The Eighth Day
- Author: Mitsuyo Kakuta
- Translator: Margaret Mitsutani
- Language: English
- Publisher: Kodansha
- Publication date: 2007
- Publication place: Japan
- ISBN: 9784770030887

= The Eighth Day (Kakuta novel) =

2007 novel by Mitsuyo Kakuta

The Eighth Day (or Yokame no semi, 八日目の蟬 in kanji) is a 2007 Japanese language novel by Japanese author Mitsuyo Kakuta. It was translated into English by Margaret Mitsutani in 2010. The book is known for its characterization of women especially. It was later adapted into a TV drama, and then as a film in 2011. The author received the 2007 Chūō Kōron Literary Prize (中央公論文芸賞) for the novel.

== Synopsis ==
The novel, told through a brief prologue and two "chapters", follows Nonomiya Kiwako and a baby she kidnaps, Erina Akiyama.

- Chapter 0
  A prologue with only 3 pages in English publication. The impulse of kidnapping a six month old baby of Kiwako's former lover (Takehiro) who deceived her into abortion.
- Chapter 1
  Year 1985. Story of Nonomiya Kiwako during the three-and-a-half-year escape: from Tokyo, Nagoya, Angel Home which is a women-only commune hosted by a religious cult, and finally Shodoshima. Kiwako treats the baby as her child with love and care, and name her as Kaoru. Kiwako and Kaoru, which is Erina, found peace at Shodoshima but Kiwako was arrested there.

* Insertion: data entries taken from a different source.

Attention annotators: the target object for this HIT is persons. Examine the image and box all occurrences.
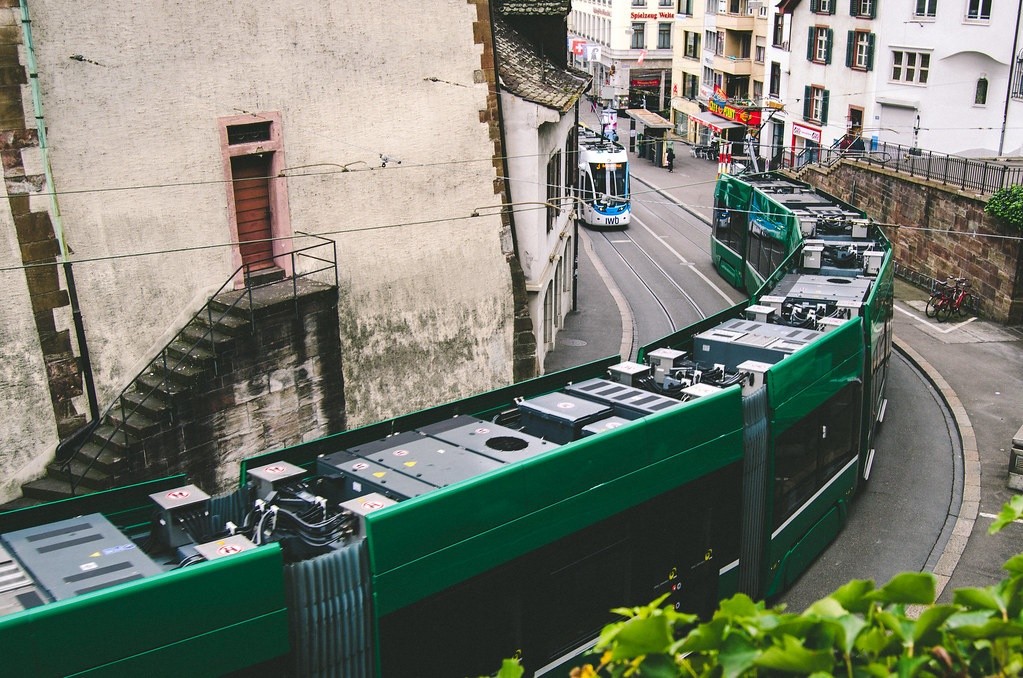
[666,147,675,173]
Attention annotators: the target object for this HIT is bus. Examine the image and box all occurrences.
[0,168,892,678]
[576,123,631,229]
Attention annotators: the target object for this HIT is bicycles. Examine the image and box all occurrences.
[925,276,973,323]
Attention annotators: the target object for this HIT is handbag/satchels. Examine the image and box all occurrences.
[671,154,675,158]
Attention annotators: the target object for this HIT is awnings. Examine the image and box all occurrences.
[689,112,746,134]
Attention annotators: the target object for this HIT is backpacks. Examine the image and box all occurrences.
[613,135,618,141]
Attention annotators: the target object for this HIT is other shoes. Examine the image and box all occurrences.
[669,170,673,172]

This chapter is dated in chronological order.
- Chapter 2
  Year 2005. As an adult, Erina became pregnant like Kiwako while dating Kishida, who had a wife and children, and Kishida was unreliable like Takehiro. Chigusa Ando, who was Erina's childhood friend when they live in Angel Home, appeared before Erina. They start their journey to confront their past, and their discovery are fragmented and unstructured.

== Reception ==
The novel was reviewed in the literary magazine Shōsetsu Tripper, and the English translation was reviewed in Metropolis.

== Film adaptation==

The film focus on Chapter 2 of the novel. As the protagonist, Erina Akiyama cannot find peace with her family and starts a journey to confront her past. She makes a life-changing decision after discovered what is important to her, which is her rebirth.